The Importance of Exposure Assessment

Both Miller and Savitz praised the care with which Li assessed the women’s exposure to magnetic fields.

“The Kaiser study is notable for its prospective design,” Miller said. He pointed to “the care used to collect measurements of magnetic fields during pregnancy on days that could be regarded as being typical of the exposures likely to be encountered during pregnancy and the fact that Li was able to collect data on other risk factors for miscarriage and verify that they did not confound the observed associations.”

Savitz also highlighted the effort that Li made to assess exposures. “The ability to identify women early in pregnancy is a notable strength, as is the ability to conduct personal measurements,” Savitz said.

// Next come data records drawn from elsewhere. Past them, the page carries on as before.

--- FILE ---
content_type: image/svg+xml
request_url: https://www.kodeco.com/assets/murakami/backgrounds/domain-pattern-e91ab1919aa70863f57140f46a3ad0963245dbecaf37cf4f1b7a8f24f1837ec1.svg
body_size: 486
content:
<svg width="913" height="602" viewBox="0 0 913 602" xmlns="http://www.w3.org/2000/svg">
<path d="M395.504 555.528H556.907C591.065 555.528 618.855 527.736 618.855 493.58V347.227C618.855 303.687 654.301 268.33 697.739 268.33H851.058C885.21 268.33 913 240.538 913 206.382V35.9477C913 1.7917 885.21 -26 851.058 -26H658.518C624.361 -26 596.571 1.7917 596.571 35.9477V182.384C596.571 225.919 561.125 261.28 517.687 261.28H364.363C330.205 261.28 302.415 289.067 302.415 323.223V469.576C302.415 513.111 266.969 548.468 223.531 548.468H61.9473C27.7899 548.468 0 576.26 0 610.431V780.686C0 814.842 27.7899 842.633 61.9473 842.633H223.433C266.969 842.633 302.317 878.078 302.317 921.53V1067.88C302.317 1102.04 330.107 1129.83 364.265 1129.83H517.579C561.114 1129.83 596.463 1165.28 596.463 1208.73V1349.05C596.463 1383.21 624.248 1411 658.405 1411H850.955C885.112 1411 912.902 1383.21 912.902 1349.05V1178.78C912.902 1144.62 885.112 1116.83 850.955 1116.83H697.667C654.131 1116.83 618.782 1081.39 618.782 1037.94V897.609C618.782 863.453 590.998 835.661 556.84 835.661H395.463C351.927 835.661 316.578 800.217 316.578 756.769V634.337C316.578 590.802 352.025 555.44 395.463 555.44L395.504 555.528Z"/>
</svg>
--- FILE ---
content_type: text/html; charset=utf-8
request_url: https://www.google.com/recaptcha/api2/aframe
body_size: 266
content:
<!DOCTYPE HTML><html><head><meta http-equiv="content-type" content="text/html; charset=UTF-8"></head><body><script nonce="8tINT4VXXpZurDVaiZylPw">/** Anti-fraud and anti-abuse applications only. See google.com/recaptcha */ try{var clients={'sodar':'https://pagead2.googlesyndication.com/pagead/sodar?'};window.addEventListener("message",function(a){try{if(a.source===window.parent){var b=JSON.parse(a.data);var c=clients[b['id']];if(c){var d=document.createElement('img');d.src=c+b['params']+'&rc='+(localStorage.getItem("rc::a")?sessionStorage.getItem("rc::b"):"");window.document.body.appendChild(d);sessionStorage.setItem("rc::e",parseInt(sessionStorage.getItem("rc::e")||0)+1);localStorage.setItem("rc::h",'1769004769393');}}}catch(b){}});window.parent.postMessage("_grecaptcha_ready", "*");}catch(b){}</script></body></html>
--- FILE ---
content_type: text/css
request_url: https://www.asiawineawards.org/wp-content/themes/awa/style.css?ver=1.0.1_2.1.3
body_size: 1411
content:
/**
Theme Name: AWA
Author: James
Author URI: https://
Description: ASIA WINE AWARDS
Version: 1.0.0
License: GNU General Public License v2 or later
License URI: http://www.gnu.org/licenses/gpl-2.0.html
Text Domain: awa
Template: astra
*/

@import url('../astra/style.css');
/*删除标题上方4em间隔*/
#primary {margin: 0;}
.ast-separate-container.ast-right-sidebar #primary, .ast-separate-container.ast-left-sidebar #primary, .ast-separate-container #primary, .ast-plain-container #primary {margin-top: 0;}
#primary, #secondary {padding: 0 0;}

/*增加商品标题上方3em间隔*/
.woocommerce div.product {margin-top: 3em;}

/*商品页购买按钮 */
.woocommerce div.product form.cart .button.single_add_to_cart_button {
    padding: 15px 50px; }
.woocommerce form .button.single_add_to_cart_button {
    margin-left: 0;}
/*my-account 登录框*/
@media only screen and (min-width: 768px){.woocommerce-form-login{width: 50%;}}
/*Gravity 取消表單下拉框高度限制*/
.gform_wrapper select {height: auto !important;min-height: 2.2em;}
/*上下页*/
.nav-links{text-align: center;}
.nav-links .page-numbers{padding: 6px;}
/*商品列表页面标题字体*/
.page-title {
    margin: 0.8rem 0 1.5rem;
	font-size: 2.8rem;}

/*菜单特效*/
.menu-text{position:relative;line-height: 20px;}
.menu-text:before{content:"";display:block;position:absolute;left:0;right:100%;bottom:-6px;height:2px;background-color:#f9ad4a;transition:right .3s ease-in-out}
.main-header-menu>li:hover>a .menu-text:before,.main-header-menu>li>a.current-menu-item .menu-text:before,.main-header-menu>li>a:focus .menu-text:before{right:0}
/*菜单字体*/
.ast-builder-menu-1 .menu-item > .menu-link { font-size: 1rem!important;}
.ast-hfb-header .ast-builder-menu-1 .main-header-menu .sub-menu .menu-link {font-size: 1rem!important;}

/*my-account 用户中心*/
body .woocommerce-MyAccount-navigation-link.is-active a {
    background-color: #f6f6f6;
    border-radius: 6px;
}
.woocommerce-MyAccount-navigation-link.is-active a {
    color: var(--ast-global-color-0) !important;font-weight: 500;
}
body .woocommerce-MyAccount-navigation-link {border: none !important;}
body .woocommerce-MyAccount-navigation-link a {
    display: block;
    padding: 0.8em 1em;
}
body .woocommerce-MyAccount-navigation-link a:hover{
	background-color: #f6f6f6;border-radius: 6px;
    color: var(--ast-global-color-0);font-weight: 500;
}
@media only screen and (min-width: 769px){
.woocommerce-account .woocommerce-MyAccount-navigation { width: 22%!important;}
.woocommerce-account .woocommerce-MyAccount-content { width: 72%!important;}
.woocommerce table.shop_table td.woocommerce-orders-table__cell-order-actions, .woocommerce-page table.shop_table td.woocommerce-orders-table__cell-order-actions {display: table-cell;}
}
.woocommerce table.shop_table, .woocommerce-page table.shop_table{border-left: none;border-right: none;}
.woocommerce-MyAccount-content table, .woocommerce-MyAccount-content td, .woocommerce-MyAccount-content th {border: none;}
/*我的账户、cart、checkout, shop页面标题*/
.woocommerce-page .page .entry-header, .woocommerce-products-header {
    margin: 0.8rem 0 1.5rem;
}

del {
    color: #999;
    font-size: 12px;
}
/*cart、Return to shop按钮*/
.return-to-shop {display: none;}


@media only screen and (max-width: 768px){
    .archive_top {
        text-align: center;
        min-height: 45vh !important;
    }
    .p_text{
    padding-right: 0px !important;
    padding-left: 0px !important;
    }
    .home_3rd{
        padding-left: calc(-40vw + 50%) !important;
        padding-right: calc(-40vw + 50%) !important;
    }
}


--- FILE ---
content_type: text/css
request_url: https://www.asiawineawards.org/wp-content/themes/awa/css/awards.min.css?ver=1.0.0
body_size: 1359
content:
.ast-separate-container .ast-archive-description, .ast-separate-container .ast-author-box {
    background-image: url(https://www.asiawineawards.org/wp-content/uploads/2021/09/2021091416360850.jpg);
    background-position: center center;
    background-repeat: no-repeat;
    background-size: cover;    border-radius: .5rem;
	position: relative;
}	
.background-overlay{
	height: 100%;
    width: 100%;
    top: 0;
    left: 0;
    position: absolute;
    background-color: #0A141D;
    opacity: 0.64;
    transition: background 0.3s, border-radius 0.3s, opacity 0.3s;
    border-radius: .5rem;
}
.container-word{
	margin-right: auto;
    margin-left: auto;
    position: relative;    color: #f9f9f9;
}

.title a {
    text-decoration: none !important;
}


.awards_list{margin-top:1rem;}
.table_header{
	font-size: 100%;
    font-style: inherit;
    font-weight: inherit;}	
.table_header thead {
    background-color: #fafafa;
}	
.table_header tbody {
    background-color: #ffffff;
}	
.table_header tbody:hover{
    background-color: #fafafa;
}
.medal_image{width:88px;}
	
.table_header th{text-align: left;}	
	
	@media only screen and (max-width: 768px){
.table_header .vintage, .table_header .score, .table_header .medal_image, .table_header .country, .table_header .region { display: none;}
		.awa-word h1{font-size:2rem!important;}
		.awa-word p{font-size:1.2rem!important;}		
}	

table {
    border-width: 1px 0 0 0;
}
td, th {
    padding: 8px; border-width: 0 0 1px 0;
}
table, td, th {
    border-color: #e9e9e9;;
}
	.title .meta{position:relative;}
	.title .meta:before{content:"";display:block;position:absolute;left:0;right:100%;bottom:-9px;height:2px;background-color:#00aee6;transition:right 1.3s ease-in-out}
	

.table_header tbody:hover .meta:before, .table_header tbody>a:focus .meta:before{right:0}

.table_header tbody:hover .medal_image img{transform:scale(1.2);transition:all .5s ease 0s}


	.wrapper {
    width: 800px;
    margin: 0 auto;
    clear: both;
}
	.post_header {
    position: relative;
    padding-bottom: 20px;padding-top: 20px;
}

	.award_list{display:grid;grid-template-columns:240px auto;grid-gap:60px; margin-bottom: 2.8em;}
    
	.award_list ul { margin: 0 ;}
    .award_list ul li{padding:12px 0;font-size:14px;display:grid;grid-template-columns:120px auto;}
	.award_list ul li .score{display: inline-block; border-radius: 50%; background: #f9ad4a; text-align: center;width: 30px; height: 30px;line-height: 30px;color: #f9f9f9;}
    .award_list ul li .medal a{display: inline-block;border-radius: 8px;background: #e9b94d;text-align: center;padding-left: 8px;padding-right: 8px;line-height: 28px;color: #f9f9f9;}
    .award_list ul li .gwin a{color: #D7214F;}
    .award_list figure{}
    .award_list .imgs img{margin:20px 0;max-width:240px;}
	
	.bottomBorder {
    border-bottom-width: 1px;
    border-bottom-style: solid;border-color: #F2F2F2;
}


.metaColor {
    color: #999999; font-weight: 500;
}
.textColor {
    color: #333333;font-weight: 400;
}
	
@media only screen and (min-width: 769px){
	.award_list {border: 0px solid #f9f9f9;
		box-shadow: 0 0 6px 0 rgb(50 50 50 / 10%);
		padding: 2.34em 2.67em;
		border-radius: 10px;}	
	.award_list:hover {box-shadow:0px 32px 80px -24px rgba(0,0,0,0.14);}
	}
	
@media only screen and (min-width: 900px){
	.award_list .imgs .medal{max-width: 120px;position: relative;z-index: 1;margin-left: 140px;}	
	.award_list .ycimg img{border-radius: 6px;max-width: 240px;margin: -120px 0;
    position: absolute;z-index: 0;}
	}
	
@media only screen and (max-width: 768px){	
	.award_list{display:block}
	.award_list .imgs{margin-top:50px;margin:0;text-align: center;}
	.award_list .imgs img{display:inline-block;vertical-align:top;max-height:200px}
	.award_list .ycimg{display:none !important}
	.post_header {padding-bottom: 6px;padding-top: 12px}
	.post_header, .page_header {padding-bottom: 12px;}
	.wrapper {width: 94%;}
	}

“Studies that examine EMF health effects must be able to measure EMF exposure correctly and accurately,” Li emphasizes. “The inability to measure EMF accurately or at all (for example, based on interviews) is likely the “ultimate pitfall” for all those studies claiming that they did not find a health effect by EMF (so called “negative studies”).

Miller learned the importance of exposure assessment in a major study of Canadian utility workers he completed more than 20 years ago. (For details, see “Both Electric and Magnetic Fields Seen as Critical to Cancer Risk.”)

At the time, Gilles Thériault, another Canadian epidemiologist who worked on EMFs, explained what was at stake: “If there is an actual real association, then the more precise the estimate of exposure, the greater chance we have of seeing the real risk,” he said. (See “The Three Keys to EMF Epidemiological Studies: Exposure Assessment, Exposure Assessment, Exposure Assessment” p.7.)

Li hopes the new results will “stimulate much needed additional research.”